Replication, change tracking, & change data capture - Always On availability groups
Applies to: SQL Server
SQL Server Replication, change data capture (CDC), and change tracking (CT) are supported on Always On availability groups. Always On availability groups helps provide high availability and other database recovery capabilities.
Overview of replication with availability groups
Publisher redirection
When a published database is aware of Always On availability groups, the distributor that provides agent access to the publishing database is configured with redirected_publishers entries. These entries redirect the originally configured publisher/database pair, making use of an availability group listener name to connect to the publisher and publishing database. Established connections through the availability group listener name fail on failover. When the replication agent restarts after failover, the connection is automatically redirected to the new primary.

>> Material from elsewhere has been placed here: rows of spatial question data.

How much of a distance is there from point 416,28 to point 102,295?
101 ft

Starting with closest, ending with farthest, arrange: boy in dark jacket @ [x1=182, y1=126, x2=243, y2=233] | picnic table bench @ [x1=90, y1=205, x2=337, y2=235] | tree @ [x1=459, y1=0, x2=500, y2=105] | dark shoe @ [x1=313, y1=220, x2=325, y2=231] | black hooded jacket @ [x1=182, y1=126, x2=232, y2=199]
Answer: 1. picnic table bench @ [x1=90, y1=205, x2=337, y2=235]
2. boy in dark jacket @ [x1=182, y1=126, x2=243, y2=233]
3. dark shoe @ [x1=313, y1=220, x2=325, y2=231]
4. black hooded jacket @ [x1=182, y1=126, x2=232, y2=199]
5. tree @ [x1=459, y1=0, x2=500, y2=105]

In an availability group (AG), a secondary database can't be a publisher. Republishing is only supported when transactional replication is combined with Always On availability groups.
If a published database is a member of an availability group and the publisher is redirected, it must be redirected to an availability group listener name associated with the availability group. It might not be redirected to an explicit node.
Note
After failover to a secondary replica, Replication Monitor is unable to adjust the name of the publishing instance of SQL Server and continues to display replication information under the name of the original primary instance of SQL Server. After failover, a tracer token can't be entered by using the Replication Monitor, however a tracer token entered on the new publisher by using Transact-SQL, is visible in Replication Monitor.
General changes to replication agents to support availability groups
Three replication agents were modified to support Always On availability groups. The Log Reader, Snapshot, and Merge agents were modified to query the distribution database for the redirected publisher and to use the returned availability group listener name, if a redirected publisher was declared, to connect to the database publisher.
By default, when the agents query the distributor to determine whether the original publisher has been redirected, the suitability of the current target or redirection is verified before returning the redirected host to the agent. This behavior is recommended. However, if agent startup occurs frequently the overhead associated with the validation stored procedure might be deemed too costly. A new command-line switch, BypassPublisherValidation, has been added to the Log reader, Snapshot, and Merge agents. When the switch is used, the redirected publisher is returned immediately to the agent and execution of the validation stored procedure is bypassed.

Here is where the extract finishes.